Gamma Knife at Jackson, Ms?

[AnnR]

Does anyone out there have any info on Gamma Knife at Jackson, Ms?  I would like to know if they have a good record especially since tomorrow's visit with neurosurgeon will be to decide when and start the process to have the GK done in Jackson, Ms.  I have a small AN about 10+ at MRI six months ago.

I like many others that I can see seem to get their info from those who have experienced.  This is so appreciated so much

[ppearl214]

Hi Ann and welcome.

I'm not familiar with GK in Jackson but suggestion would be to inquire to them for patient referrals for AN's/skull-based tumors that they have treated.  We (incl the ANA) recommend being treated by those that have experience in AN's so if no one here is familiar with GK in Jackson, maybe check with the GK team for those willing to speak to you that have been treated there.

Again, welcome.

Phyl

[AnnR]

Thank you for your input.  I have learned so much about this topic through the many people on this forum.  It has given me info that I probably would not get otherwise.  I found out what questions to ask and I did ask my neurosurgeon about his experience.  He said that he had been involved with probably 500 GK and 100 for acoustic neuromas.  He is a graduate of John Hopkins at Baltimore with a PHD in neuroscience.  That is only  the first thing.  I do feel confident with him and his experience.  His practice is in Hattiesburg, Ms but is affiliated with the gamma knife center in Jackson.  He will be there along with a physicist  and other team members.

Now for a little history....69 years old  and good physical shape except for the AN. Diagnosed almost two years ago with 3mm and every six months MRI eventually showed that the AN has grown to about 17mm as of last MRI in Feb.  I am no longer on the watch and wait.  It's time to do this.  I do have extreme tininitis in left ear and have lost to about 40% hearing.  My balance problems seem to peek and then get better and maybe it is my body adjusting. 

I will continue with this forum and keep posting as this experience continues.

Again, many thanks to the many people that have taken time and care to share with everyone.

[AnnR]

Day 5 post gamma knife.  The gamma knife center is located at the Central Mississipp Medical Center in Jackson, Mississippi.  You can search Gamma Knife Mississippi and will take you to Robert R. Smith center. Their website gave me the link to the anausa.org.  THis is how I discovered all you helpful people.  This is the only facility in Miss. The info on their website provided me with information on l all the steps that would take place from the time I registered that morning untill I left that afternoon.  I feel that I was very well prepared for the experience bit I still needed Zanax for the anxiety.  That was all I needed.  I was treated like the only patient there and after each step that took place from getting the head frame on till finish the removal of the head frame. The nurses called my family to let them know what was happening.  This was a very helpful thing for them.

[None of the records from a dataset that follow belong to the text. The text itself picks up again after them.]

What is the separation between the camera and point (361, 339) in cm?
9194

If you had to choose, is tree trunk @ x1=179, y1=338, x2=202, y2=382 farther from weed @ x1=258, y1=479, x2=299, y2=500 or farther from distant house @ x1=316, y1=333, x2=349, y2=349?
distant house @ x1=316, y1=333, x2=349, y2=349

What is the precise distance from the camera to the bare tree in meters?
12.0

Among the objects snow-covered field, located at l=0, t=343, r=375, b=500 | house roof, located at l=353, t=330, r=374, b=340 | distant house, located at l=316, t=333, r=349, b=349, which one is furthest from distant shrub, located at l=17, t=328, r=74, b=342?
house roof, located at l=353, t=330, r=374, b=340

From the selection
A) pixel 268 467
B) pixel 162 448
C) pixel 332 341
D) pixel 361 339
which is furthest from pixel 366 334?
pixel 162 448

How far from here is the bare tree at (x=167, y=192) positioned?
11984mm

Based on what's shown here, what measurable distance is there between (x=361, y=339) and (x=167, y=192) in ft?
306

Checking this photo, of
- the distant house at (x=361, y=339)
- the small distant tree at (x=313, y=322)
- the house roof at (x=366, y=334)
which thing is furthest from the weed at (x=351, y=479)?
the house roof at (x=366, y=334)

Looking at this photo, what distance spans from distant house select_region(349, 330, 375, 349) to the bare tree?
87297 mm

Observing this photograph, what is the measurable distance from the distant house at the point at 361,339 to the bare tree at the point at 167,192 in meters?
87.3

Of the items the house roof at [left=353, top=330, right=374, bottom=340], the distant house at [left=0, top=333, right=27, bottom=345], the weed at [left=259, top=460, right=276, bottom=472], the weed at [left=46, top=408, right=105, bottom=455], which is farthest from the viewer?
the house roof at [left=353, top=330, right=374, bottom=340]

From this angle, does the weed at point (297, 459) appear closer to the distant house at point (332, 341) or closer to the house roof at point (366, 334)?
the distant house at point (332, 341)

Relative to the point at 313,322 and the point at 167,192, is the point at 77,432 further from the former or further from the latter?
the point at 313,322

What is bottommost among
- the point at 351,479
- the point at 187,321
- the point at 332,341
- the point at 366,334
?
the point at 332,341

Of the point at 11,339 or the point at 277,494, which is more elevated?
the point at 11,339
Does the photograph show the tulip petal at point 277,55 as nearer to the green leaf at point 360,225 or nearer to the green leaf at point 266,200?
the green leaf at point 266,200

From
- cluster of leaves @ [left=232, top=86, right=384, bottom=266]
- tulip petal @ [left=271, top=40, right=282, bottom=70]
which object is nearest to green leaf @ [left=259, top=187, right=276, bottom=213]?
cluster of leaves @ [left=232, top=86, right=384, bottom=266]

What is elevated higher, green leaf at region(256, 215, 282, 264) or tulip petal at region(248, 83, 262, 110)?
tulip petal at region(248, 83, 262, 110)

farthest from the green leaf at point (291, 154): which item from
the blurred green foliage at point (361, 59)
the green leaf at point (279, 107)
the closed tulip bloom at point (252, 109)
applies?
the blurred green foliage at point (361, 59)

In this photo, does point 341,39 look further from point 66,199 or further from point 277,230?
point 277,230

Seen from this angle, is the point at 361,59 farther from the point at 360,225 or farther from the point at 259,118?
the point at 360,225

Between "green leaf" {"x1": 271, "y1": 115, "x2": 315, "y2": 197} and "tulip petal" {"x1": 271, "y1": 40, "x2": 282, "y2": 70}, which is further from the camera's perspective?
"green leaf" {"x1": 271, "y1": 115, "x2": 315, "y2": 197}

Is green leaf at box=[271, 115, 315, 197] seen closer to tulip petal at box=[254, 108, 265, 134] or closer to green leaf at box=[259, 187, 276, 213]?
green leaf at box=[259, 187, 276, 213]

The machine was  Leksell Gamma Knife PERFEXION if anyone is interested. 

Up till now, I have had only two ibuprofen for a headache as the feeling was coming back at the pin sites.  I have a  small increase in problem with my balance but not bad.  The tenninitis has increased in loudness but I'm ok with it.  Overall, I couldn't be better satisfied with the outcome at this point.  I know that other things such as headache, more loss of hearing (I now have about a 40% loss), facial problems  could occure several months after this.

MRI scheduled again after six months so hopefully, the AN will be shrinking or at the least not growing.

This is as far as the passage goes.